O BTG Pactual promoveu uma reestruturação estratégica em sua carteira recomendada de ações para o mês de junho, respondendo a um ambiente de maior volatilidade nos ativos brasileiros e à recente correção observada no mercado. A principal alteração no portfólio envolveu a saída do Nubank (ROXO34) e o retorno do Itaú (ITUB4), que agora ocupa um peso de 15% na alocação. Segundo a análise da instituição, o movimento reflete uma preferência por ativos com maior qualidade de crédito e capacidade de atravessar ciclos econômicos restritivos. A leitura editorial aqui é que o banco busca mitigar riscos em um cenário onde a disciplina de capital se tornou o principal diferencial para a performance dos papéis financeiros.

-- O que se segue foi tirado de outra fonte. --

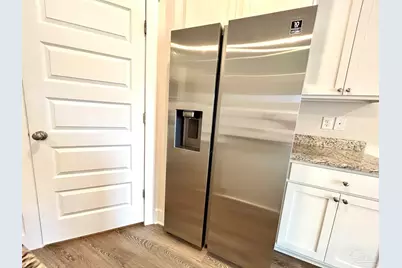 5796 Danbury Blvd, Pace, FL 32571 - Photo 16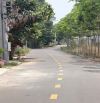 chủ cần bán 509m2 Bình Dương mặt tiền đường nhựa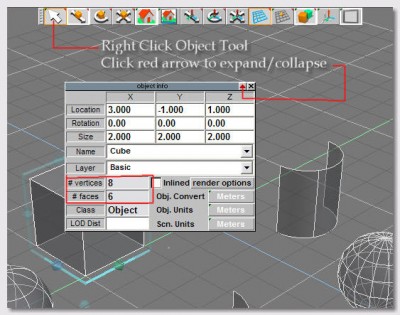 model_polycount.jpg (54.25 KiB) Viewed 1674 times model_polycount.jpg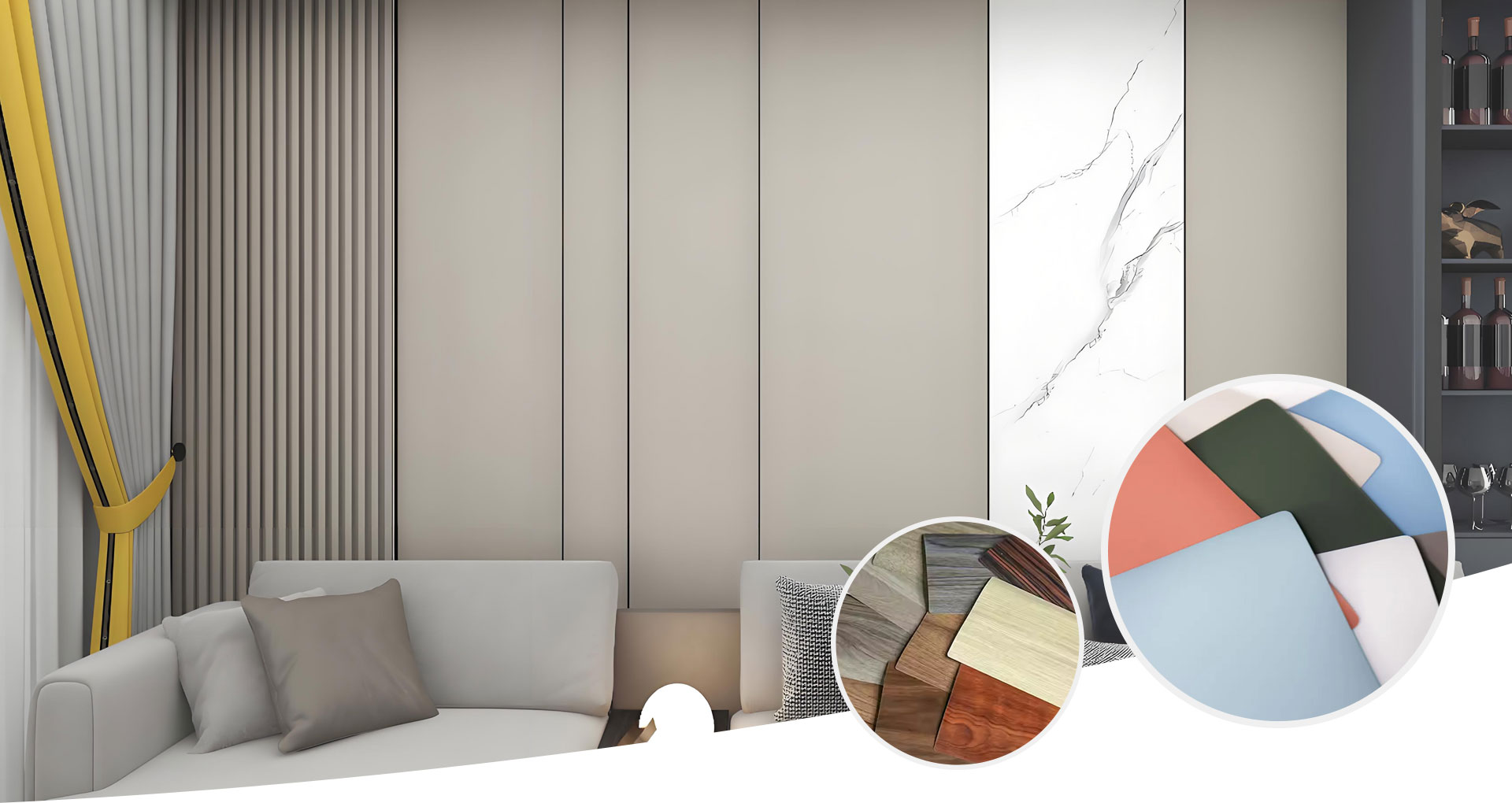 가흥 Xuanyi 국제 무역 유한 회사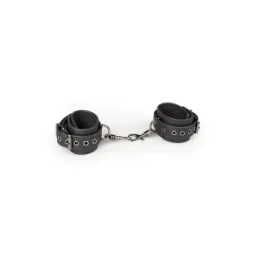 EASYTOYS Ligature Set — набор для бондажа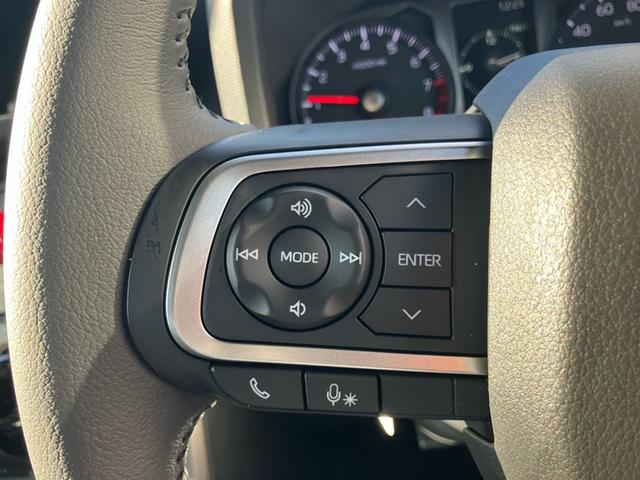 タフトＧ　ダーククロムベンチャー（山口県）の中古車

A busca por ativos defensivos

Além da troca no setor financeiro, o banco substituiu a Allos (ALOS3) pela Equatorial (EQTL3), consolidando uma postura mais conservadora. O aumento da exposição ao setor elétrico e de infraestrutura, que agora compõe cerca de 30% do portfólio, sinaliza uma busca por empresas com fluxo de caixa previsível e maior proteção contra pressões inflacionárias. A estratégia reflete uma mudança de apetite ao risco, priorizando companhias que apresentam resiliência em momentos de incerteza política e saída de capital estrangeiro. O movimento sugere que, para os estrategistas, o momento atual exige um redesenho da carteira focado em fundamentos sólidos.

Ajustes de pesos e gestão de risco

O BTG também realizou ajustes táticos nos pesos de ativos já existentes, como a redução da participação da Petrobras (PETR4) e da Localiza (RENT3), ambas passando para 10% do portfólio. A redução na estatal petrolífera é justificada pela expectativa de acomodação nos preços da commodity, caso as tensões no Oriente Médio diminuam. Essa gestão ativa dos pesos demonstra uma tentativa de equilibrar a carteira diante de um cenário macroeconômico marcado pela persistência da inflação. Vale notar que a manutenção de papéis como Embraer, Totvs e Cury indica que o banco ainda enxerga valor em teses de crescimento no médio prazo, apesar das pressões de curto prazo.

Implicações para o investidor

Para o investidor, a mudança reflete a tensão entre a busca por retornos em um mercado deprimido e a necessidade de proteção contra choques externos. A saída de uma empresa de tecnologia financeira como o Nubank em favor de um incumbente como o Itaú ilustra o prêmio que o mercado está dando, neste momento, para a previsibilidade de lucros e a robustez do balanço. Essa postura pode influenciar a percepção de outros gestores sobre o setor financeiro brasileiro, reforçando a tese de que, em momentos de incerteza, a qualidade do ativo supera o potencial de crescimento disruptivo.

O que observar daqui para frente

O desempenho da carteira, que encerrou maio com queda de 7,53%, coloca pressão sobre os novos ajustes para reverter a desvalorização em relação ao Ibovespa. A grande questão é se a rotação para ativos de utilidade pública será suficiente para compensar a volatilidade das ações mais cíclicas. O mercado continuará monitorando de perto a inflação e a política monetária, que seguem como os principais vetores de incerteza. A eficácia dessa nova alocação será testada nos próximos meses, à medida que os dados macroeconômicos trouxerem maior clareza sobre a trajetória dos juros.

O cenário permanece complexo e exige cautela. A capacidade de adaptação dos gestores frente à volatilidade recente será o fiel da balança para os próximos resultados mensais da carteira.